Sin condonar lo ocurrido, el trabajo subraya a su vez “la falta de supervisión por parte de inspectores independientes, y eso, unido a que muchas veces no se creía la versión del menor —algo que puede pasar también ahora— ha perpetuado la situación”. También se denuncia “la escasez de medios y personal cualificado, junto con la tendencia a poner juntos a demasiados niños vulnerables, lo cual favorece la posibilidad de actos violentos”. Todo ello demuestra, según los autores, “que hacia los años sesenta empieza a pensarse más en el menor; en los setenta el servicio se profesionaliza y pierden peso las instancias privadas sin apenas supervisión oficial; en los ochenta se puede denunciar, aunque sin mucho éxito”. “Las leyes de protección de la infancia arrancaron hacia los años noventa, y hasta entonces la respuesta gubernamental fue tibia y distante. El Estado y los centros deben admitir que fallaron”.

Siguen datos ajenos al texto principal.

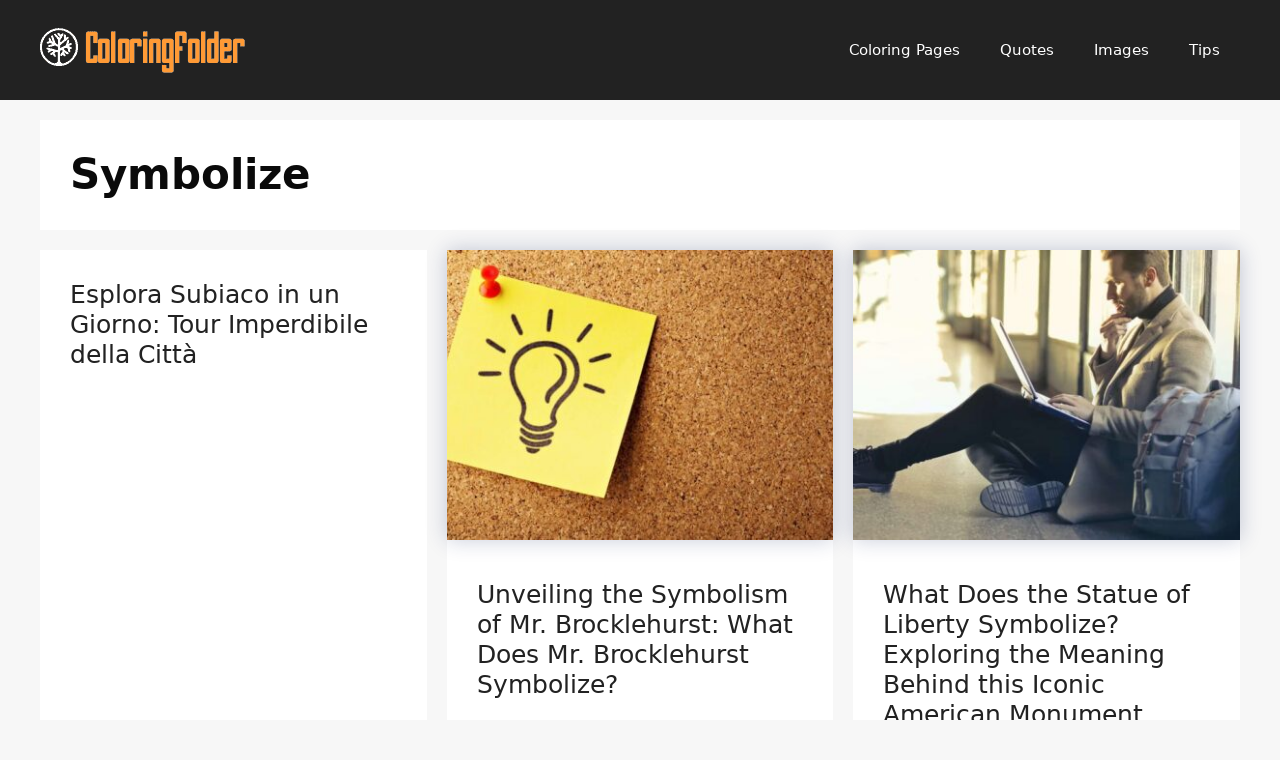

--- FILE ---
content_type: text/html; charset=utf-8
request_url: https://www.google.com/recaptcha/api2/aframe
body_size: 268
content:
<!DOCTYPE HTML><html><head><meta http-equiv="content-type" content="text/html; charset=UTF-8"></head><body><script nonce="h02HgLSJhQZlQCSAQwqE0A">/** Anti-fraud and anti-abuse applications only. See google.com/recaptcha */ try{var clients={'sodar':'https://pagead2.googlesyndication.com/pagead/sodar?'};window.addEventListener("message",function(a){try{if(a.source===window.parent){var b=JSON.parse(a.data);var c=clients[b['id']];if(c){var d=document.createElement('img');d.src=c+b['params']+'&rc='+(localStorage.getItem("rc::a")?sessionStorage.getItem("rc::b"):"");window.document.body.appendChild(d);sessionStorage.setItem("rc::e",parseInt(sessionStorage.getItem("rc::e")||0)+1);localStorage.setItem("rc::h",'1768614735168');}}}catch(b){}});window.parent.postMessage("_grecaptcha_ready", "*");}catch(b){}</script></body></html>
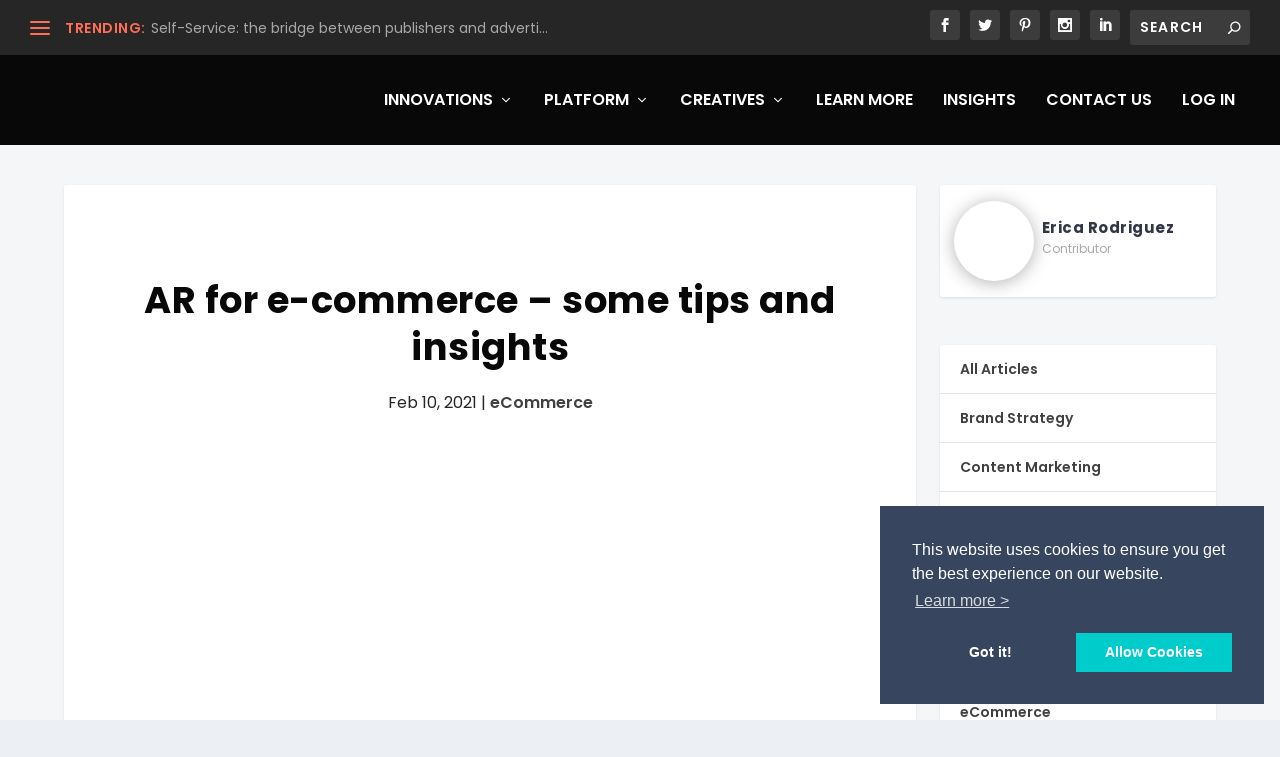

--- FILE ---
content_type: text/css
request_url: https://cdn-blog.bucksense.com/wp-content/themes/extra-child/style.css?ver=4.27.4
body_size: 192
content:
/*
Theme Name: BS Blog Extra
Version: 1.0
Description: Child Theme of Extra
Author: Cecilia @ Bucksense
Template: Extra
Author URI: https://bucksense.com
*/
@import url("../Extra/style.css");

Dado que las secuelas padecidas por las víctimas hoy adultas pueden complicar su vida personal y relaciones familiares, la comisión aconseja reconocer su sufrimiento y mejorar el servicio de inspección. “Los niños deben tener voz y el Defensor del Menor juega aquí un papel”, dice. En una carta remitida al Congreso, los ministerios de Justicia y Sanidad han pedido disculpas “por algo que nunca debió ocurrir: lo que procede es reconocimiento, ayuda y apoyo para las víctimas”, escriben sus responsables. El Servicio de Protección del Menor también se ha disculpado, y ha admitido “lo poco que se ha hecho para prevenir esta violencia; tenemos que escuchar y aprender”, asegura.